Files
letta-server/fern/pages/agents/low_latency_agents.mdx
2025-09-09 09:35:12 -07:00

89 lines
3.1 KiB
Plaintext

---
title: Low-latency Agents
subtitle: Agents optimized for low-latency environments like voice
slug: guides/agents/architectures/low-latency
---
Low-latency agents optimize for minimal response time by using a constrained context window and aggressive memory management. They're ideal for real-time applications like voice interfaces where latency matters more than context retention.
## Architecture
Low-latency agents use a **much smaller context window** than standard MemGPT agents, reducing the time-to-first-token at the cost of much more limited conversation history and memory block size. A sleep-time agent aggressively manages memory to keep only the most relevant information in context.
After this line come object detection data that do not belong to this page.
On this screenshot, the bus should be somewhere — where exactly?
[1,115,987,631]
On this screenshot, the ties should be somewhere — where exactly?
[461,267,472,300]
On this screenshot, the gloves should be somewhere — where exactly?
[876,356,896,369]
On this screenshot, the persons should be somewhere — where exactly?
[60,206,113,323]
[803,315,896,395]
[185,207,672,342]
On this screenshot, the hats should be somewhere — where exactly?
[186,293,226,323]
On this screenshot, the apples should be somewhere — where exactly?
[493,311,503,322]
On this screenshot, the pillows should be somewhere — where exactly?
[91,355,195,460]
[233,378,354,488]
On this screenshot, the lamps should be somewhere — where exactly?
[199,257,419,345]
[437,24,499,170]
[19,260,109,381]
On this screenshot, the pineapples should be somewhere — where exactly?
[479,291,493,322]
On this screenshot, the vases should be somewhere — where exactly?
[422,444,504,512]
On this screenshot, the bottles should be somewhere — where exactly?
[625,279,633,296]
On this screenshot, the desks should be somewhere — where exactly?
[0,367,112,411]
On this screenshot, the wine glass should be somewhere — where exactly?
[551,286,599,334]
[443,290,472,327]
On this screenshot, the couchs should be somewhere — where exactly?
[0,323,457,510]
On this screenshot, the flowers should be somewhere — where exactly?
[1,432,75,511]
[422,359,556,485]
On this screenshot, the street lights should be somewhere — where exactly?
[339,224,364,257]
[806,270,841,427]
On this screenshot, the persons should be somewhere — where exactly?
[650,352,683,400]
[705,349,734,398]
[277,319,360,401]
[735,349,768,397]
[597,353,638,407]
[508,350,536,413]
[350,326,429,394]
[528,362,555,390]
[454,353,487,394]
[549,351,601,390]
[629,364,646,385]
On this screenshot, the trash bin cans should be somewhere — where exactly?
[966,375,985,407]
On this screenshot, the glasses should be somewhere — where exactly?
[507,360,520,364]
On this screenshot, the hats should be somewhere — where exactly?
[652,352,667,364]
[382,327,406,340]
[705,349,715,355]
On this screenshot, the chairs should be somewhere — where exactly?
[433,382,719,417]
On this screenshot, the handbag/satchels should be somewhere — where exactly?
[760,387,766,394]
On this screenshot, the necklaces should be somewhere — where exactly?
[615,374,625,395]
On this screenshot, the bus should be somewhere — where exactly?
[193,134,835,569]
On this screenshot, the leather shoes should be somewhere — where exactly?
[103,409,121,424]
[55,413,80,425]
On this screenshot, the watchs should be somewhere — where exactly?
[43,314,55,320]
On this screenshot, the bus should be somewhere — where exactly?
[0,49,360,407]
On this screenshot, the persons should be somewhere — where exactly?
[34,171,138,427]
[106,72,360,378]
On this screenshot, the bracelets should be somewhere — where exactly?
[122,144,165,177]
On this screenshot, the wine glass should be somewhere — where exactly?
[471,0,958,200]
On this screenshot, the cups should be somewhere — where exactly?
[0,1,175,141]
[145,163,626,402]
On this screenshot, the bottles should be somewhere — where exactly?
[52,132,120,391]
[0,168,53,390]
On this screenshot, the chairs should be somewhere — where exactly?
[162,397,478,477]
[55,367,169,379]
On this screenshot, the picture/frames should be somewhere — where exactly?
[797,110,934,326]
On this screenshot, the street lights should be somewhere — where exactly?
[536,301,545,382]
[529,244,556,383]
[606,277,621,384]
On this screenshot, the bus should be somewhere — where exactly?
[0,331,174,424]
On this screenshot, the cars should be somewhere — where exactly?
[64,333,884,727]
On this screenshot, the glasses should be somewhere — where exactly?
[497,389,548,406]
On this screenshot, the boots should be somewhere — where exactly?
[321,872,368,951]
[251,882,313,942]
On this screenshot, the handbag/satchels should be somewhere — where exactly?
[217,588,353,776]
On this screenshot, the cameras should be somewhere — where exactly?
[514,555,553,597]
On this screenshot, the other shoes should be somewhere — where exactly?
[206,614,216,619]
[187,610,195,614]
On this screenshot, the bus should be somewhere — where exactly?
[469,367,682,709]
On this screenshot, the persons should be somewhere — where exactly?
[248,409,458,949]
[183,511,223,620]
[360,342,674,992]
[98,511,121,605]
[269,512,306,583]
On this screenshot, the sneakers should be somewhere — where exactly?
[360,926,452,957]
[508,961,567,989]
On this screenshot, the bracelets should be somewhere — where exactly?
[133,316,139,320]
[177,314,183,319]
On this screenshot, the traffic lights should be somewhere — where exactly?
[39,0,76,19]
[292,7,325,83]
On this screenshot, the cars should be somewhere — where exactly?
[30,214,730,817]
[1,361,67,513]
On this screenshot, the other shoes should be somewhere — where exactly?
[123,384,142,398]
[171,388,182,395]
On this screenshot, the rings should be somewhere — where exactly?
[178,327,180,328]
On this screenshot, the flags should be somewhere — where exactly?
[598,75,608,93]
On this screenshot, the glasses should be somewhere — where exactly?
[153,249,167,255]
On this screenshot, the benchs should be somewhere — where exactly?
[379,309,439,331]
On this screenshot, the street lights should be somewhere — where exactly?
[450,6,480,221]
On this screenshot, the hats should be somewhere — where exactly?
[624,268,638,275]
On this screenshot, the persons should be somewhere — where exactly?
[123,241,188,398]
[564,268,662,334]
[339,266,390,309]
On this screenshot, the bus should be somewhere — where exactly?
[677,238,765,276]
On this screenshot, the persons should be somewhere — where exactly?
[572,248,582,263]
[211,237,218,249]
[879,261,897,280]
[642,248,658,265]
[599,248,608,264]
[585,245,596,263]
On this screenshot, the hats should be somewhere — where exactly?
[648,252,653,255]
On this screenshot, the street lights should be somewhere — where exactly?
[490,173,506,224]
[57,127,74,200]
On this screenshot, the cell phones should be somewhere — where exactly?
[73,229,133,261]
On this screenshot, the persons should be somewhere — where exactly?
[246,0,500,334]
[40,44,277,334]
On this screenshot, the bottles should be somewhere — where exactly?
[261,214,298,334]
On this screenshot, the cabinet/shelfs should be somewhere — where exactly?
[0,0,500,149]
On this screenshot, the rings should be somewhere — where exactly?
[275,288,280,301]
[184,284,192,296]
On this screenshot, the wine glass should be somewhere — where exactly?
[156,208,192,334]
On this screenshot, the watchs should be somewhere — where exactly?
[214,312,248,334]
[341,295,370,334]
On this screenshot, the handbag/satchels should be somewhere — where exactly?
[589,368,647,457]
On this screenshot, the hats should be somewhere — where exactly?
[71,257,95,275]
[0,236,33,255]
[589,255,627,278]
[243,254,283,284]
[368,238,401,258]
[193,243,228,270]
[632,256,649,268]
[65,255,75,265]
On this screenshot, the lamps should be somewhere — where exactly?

**Key differences from MemGPT v2:**
* Artificially constrained context window for faster response times
* More aggressive memory management with smaller memory blocks
* Optimized sleep-time agent tuned for minimal context size
* Prioritizes speed over comprehensive context retention
To learn more about how to use low-latency agents for voice applications, see our [Voice Agents guide](/guides/voice/overview).
## Creating Low-latency Agents
Use the `voice_convo_agent` agent type to create a low-latency agent.
Set `enable_sleeptime` to `true` to enable the sleep-time agent which will manage the memory state of the low-latency agent in the background.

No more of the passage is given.